A top level view is provided by the European Commission's GI & GIS Portal (www.ec-gis-org) providing access to all GI related activities, projects and documents. From an operational perspective, the EC Joint Research Centre with its Spatial Data Infrastructures Unit is one of the key facilitators regarding the evolution of SDI services (ec.europa.eu/dgs/jrc/ > sdi.jrc.it) The European Umbrella Organization for Geographic Information (www.EUROGI.org) is an independent NGO drawing its membership from national GI organizations and industry. It is acting as a voice for the European GI community in order to "… ensure good governance, economic and social development, environmental protection and sustainability, and informed public participation, the mission is to maximise the availability and effective use of GI (geographic information) throughout Europe." With an academic focus, the Association of Geographic Information Laboratories for Europe (AGILE – plone.itc.nl/agile/) is aiming to "promote academic teaching and research on Geographic Information Science by representing the interests of those involved in GI-teaching and research at the national and the European level". AGILE membership is based on academic research units, and one of its widely recognized activities is an annual research conference (see www.agile2008.es). Of course numerous other organisations serve particular communities, one example being the Geographical Information Systems International Group (GISIG – www.gisig.it) which is quite successfully implementing European-level projects in areas like environment, water resources and conservation. Increasingly, the general community participation of GIS experts and researchers is shifting towards a pan-European level. This is an indicator of progress in integration, and for the important contribution of various institutions towards borderless European GIS.

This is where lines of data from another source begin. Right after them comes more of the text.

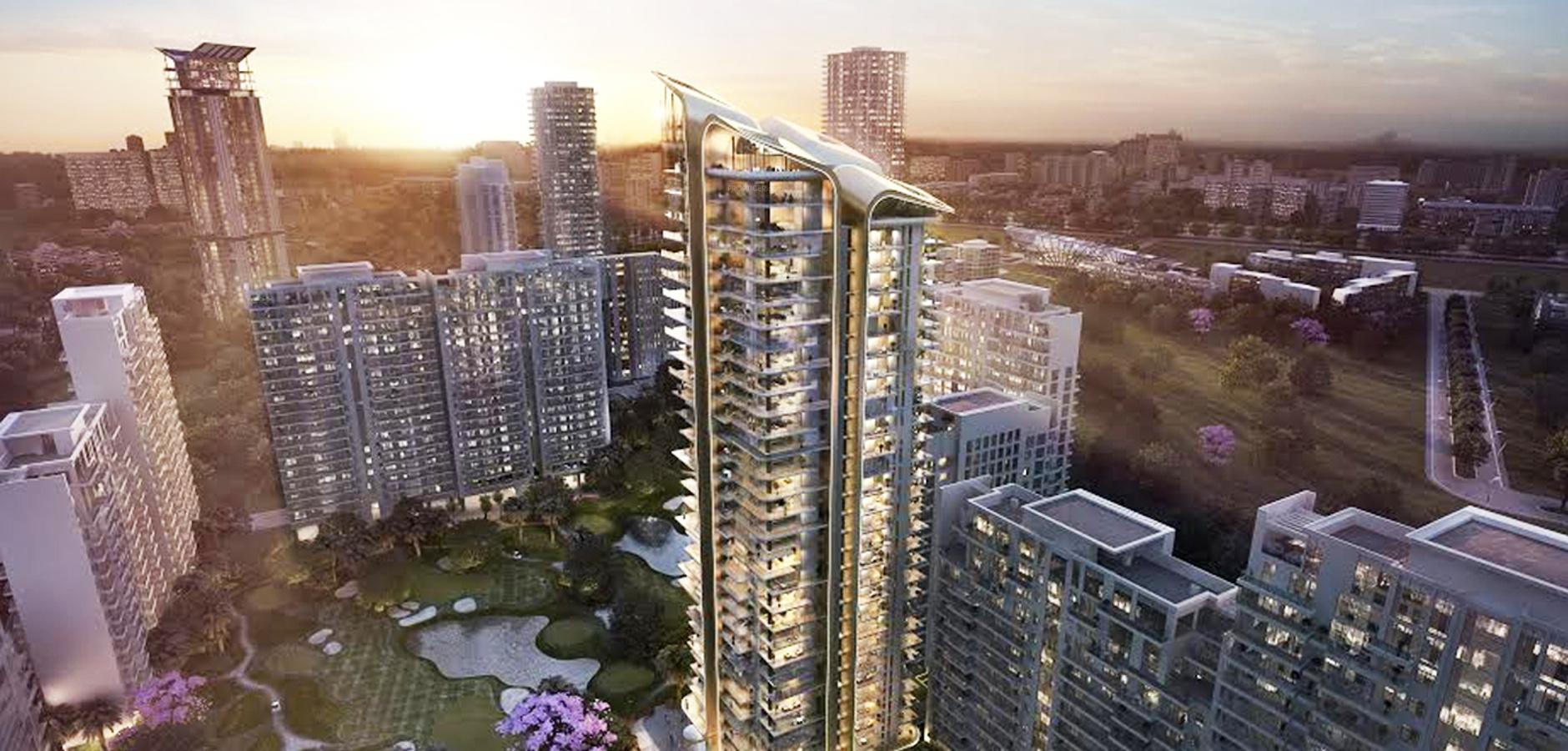 st-andrews-golf-residences Images for Elevation of M3M St Andrews Golf Residences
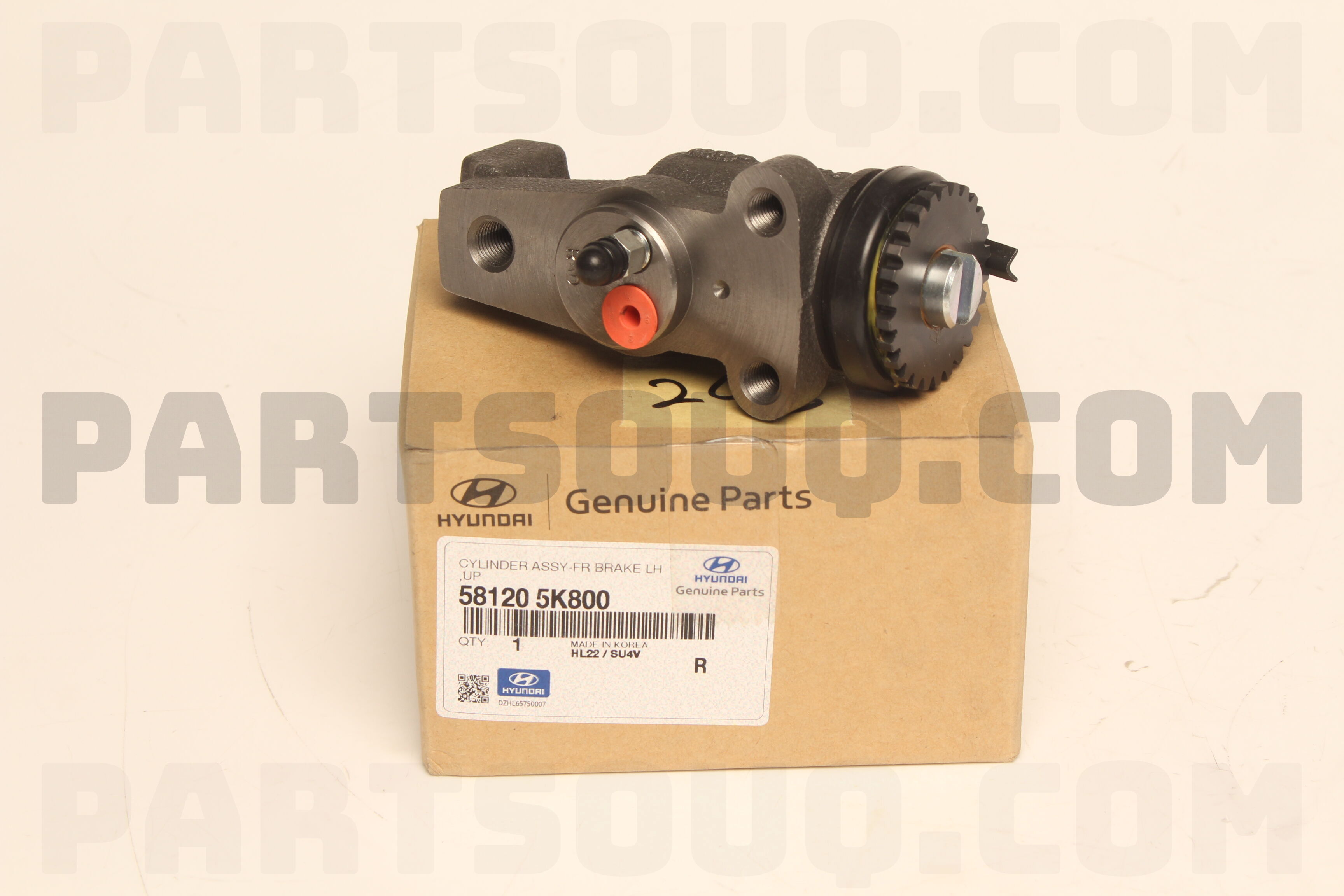 CYLINDER ASSY- FR BRAKE WHEEL 581205K800 | Hyundai / KIA
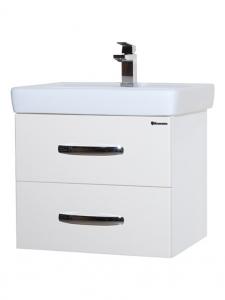 Тумба Bellezza Рокко-50 белая подвесная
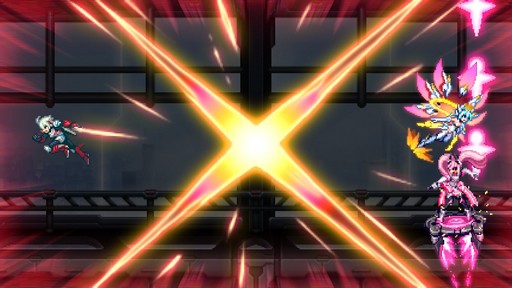 画像ギャラリー No.026のサムネイル画像 / 「白き鋼鉄のX THE OUT OF GUNVOLT」は様々なシステムを使い,希望の歌姫と共に戦う,厨二感満載の横スクロールアクションだ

Obviously, the European approach towards creating a common, transnational framework for Geographic Information has led to a particular situation offering chances to learn for SDI projects anywhere. The long-term project of European integration gives special meaning to the idea of an SDI as a common foundation to achieve a unified space for administration, economy and individual movement. It is therefore expected that European mega-initiatives like INSPIRE, GMES and the Galileo project will remain the defining elements for GIS in Europe. The opportunity to make progress based on the need for an open and interoperable services infrastructure is balanced by the challenges of making this happen in an extremely diverse, segmented, multilingual and historically multifaceted environment. Lessons learned, though, likely will contribute to progress worldwide. Whenever there is a dominant player in any SDI initiative, results likely will be achieved through hierarchical top-down processes. In contrast, Europe's diversity and the need for consensus- based negotiated decisions are not an easy route to success, but are more likely to fully leverage the benefits of true 'infrastructure thinking' in the information society. The broad movement towards European integration has not always been welcomed by its citizens.